Frequently Asked Questions (FAQ)
+ What is context engineering?

The discipline of maximizing the signal-to-noise ratio in an AI agent's context window. Giving the agent the right information, at the right time, in the right format. A systematic infrastructure approach beyond prompt engineering.

+ What is the difference between AGENTS.md and CLAUDE.md?

AGENTS.md is a tool-agnostic format standardized by the Agentic AI Foundation. CLAUDE.md is specific to Claude Code, supporting advanced features like @imports and recursive referencing. Both can be used in the same project: AGENTS.md for global rules, CLAUDE.md for Claude-specific instructions.

+ When is Repomix useful, when is it unnecessary?

Repomix is useful for giving repo context to tools that can't read files (ChatGPT web, web Claude). For tools that can read files like Claude Code or Cursor, structured architecture.md + JIT semantic search is more efficient. Repomix's directory tree and hotspot analysis are useful in all cases.

+ Why are ADRs important for agents?

ADRs are no longer just passive decision logs but executable constraints for agents. Architectural boundaries, data handling rules, and rejected alternatives prevent the agent from repeating the same debates. The 'Kernel of Truth' workflow keeps the writing burden minimal.

+ Is there a practical output from this research?

Yes. I converted these research findings into a project-agnostic template: Living Architecture. 10 core sections, 11 optional modules, 3 depth levels. Available as open source on GitHub.

____

WHAT THE EXERCISE ASKS ::
Answer these from the FAQ:
(a) Which organization standardized AGENTS.md?
(b) Which two Repomix features does it call useful in all cases?
(c) How many optional modules does the Living Architecture template have?
The data have no connection to the FAQ.

SOURCE DATA ::
____

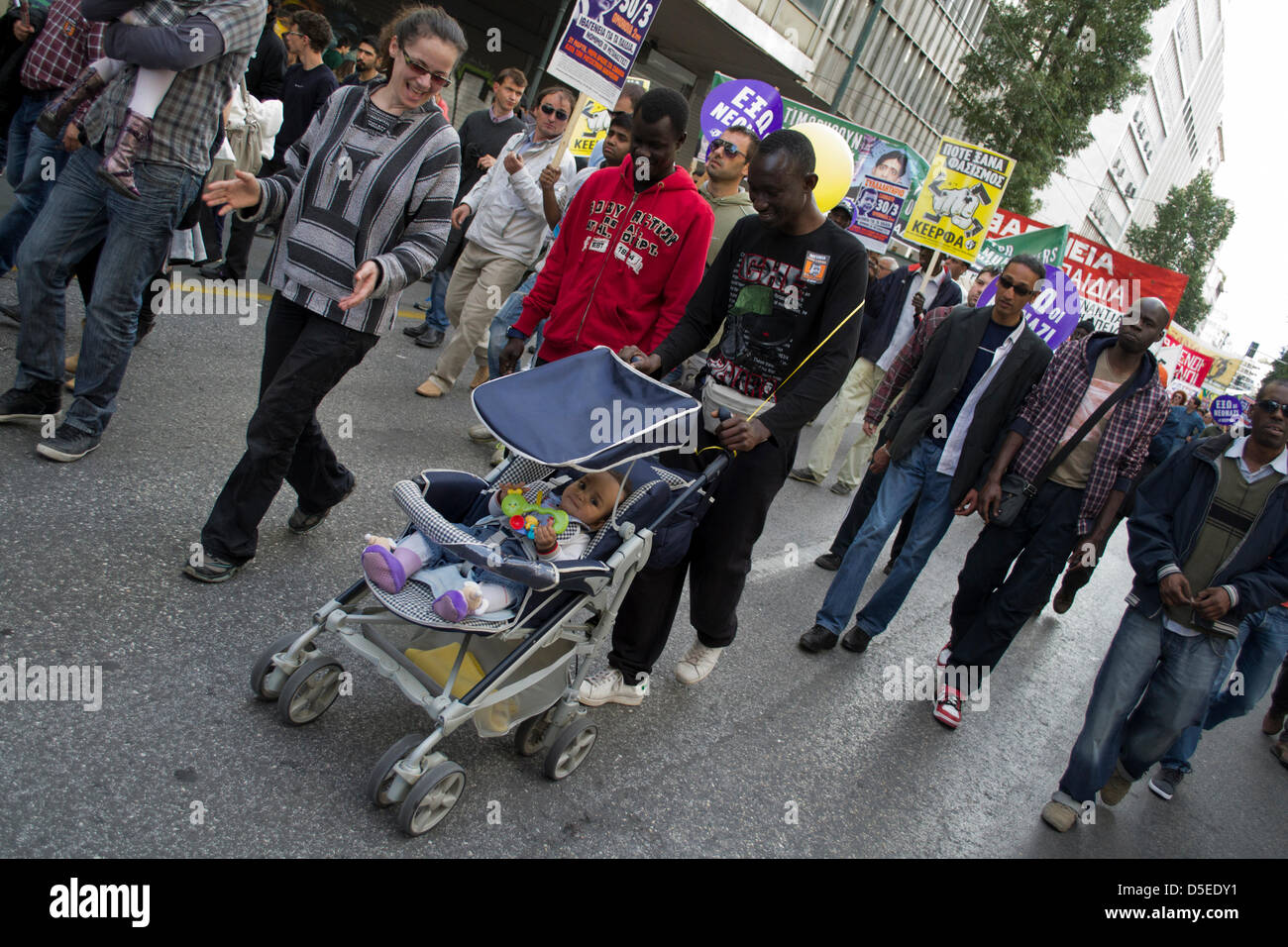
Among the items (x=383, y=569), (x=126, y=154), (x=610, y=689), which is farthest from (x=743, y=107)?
(x=383, y=569)

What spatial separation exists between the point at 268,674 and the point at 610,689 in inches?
53.5

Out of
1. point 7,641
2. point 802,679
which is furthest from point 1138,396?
point 7,641

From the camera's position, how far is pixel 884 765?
423cm

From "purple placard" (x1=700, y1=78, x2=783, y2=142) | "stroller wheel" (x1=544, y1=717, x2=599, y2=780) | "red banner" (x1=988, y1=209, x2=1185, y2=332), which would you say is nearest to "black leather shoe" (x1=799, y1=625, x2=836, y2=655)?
"stroller wheel" (x1=544, y1=717, x2=599, y2=780)

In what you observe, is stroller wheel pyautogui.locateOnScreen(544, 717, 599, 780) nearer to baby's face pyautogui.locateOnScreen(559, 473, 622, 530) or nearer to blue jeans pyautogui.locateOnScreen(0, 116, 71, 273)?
baby's face pyautogui.locateOnScreen(559, 473, 622, 530)

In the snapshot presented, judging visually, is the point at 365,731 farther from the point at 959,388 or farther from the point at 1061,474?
the point at 959,388

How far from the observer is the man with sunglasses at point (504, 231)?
662 cm

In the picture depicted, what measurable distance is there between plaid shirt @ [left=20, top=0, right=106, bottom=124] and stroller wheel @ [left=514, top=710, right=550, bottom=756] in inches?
174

____

RESPONSE ::
(a) The Agentic AI Foundation.
(b) Its directory tree and hotspot analysis.
(c) 11.